PASSAGE FOURNI
Venons-en donc maintenant au cas de Shlomo Sand, si communément juif par certains aspects. Lordon écrit :
« ‘‘Juif’’ lui semble une qualité identitaire intrinsèquement problématique, en fait introuvable dès lors qu’on entend la débarrasser de tout élément religieux pour tenter de la constituer en identité laïque. »1
Lordon prétend ne pas prendre parti sur cette question, mais s’intéresse à l’attitude paradoxale de Sand (typiquement juive), qui consiste à récuser son identité juive mais à revendiquer son identité israélienne.
« Pour le meilleur ou pour le pire », résume Lordon, « Israël est le sol qui fait la matérialité concrète de mon existence et, de cela, je ne saurais m’abstraire. La politique du gouvernement israélien m’est odieuse et je la conteste avec la dernière vigueur. Mais rien de cela ne détermine que je cesse d’habiter ce lieu et d’être membre de sa communauté, matérielle et politique, citoyen accablé de la politique de cet État, mais citoyen quand même, ‘‘à mon corps défendant’’ – en réalité à mon corps permettant, et de la ‘‘permission’’ toute physique de l’être-là. »
Cette conception du corps défendant et permettant est évidement un peu délirante, et constitue à nouveau une balle dans le pied de son propre argumentaire. Car ce sophisme s’applique tout autant à un Lordon qui n’a pas quitté la France (où il jouit d’un certain nombre de privilèges propre à l’intellectuel installé, tout comme Sand en Israël), qui n’a pas que je sache brûlé sa carte d’identité française, en dépit de la politique odieuse du gouvernement Macron !

Enregistrements du jeu de données
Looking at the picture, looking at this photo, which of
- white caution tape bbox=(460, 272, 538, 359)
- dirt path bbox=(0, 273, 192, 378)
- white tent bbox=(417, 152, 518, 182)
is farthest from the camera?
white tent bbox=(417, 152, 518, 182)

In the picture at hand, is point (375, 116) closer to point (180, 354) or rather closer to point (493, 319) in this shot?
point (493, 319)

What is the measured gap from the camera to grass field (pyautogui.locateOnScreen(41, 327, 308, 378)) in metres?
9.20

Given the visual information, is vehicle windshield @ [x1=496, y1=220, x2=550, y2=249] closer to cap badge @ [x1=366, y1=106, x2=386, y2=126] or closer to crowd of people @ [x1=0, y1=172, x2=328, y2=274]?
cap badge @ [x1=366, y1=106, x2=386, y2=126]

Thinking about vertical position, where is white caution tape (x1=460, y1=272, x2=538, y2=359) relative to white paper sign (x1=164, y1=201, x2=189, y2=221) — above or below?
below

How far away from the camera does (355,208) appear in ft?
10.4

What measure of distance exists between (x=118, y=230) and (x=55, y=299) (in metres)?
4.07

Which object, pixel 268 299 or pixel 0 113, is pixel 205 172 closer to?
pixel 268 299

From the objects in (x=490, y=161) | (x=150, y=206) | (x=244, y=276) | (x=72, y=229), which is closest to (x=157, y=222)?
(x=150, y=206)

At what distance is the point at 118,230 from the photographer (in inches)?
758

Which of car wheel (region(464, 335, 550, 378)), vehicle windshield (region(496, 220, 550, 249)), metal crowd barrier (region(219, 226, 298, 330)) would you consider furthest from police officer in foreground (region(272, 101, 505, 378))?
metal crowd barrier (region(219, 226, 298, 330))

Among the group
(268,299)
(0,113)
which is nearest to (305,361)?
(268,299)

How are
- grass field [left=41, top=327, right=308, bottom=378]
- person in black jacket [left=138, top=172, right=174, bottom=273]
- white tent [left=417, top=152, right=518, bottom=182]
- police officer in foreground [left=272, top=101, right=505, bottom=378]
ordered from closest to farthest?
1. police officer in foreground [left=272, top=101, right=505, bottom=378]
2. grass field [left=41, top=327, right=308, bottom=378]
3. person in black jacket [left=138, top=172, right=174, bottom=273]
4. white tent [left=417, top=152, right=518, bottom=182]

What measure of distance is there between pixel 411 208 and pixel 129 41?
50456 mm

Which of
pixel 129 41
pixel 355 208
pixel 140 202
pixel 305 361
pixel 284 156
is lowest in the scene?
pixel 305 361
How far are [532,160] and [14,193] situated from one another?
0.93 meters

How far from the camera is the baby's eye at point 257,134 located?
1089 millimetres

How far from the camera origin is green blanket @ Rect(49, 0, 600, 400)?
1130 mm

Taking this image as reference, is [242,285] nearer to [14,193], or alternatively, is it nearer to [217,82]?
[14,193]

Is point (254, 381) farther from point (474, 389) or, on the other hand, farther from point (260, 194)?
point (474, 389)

OBJECTIF A
D'après le passage, pourquoi la conception du corps « défendant » et « permettant » constitue-t-elle une balle dans le pied de l'argumentaire de Lordon ? Veuillez répondre en une à trois phrases.
OBJECTIF B
Reproduisez à l'identique la partie du passage qui s'ouvre sur les mots « Venons-en donc maintenant » et se clôt sur « son identité israélienne. ».

RÉSULTAT FINAL A
Ce sophisme s'applique tout autant à Lordon lui-même. Il n'a pas quitté la France, où il jouit de privilèges propres à l'intellectuel installé, tout comme Sand en Israël. Selon le passage, il n'a pas non plus brûlé sa carte d'identité française, en dépit de la politique odieuse du gouvernement Macron.

RÉSULTAT FINAL B
Venons-en donc maintenant au cas de Shlomo Sand, si communément juif par certains aspects. Lordon écrit :
« ‘‘Juif’’ lui semble une qualité identitaire intrinsèquement problématique, en fait introuvable dès lors qu’on entend la débarrasser de tout élément religieux pour tenter de la constituer en identité laïque. »1
Lordon prétend ne pas prendre parti sur cette question, mais s’intéresse à l’attitude paradoxale de Sand (typiquement juive), qui consiste à récuser son identité juive mais à revendiquer son identité israélienne.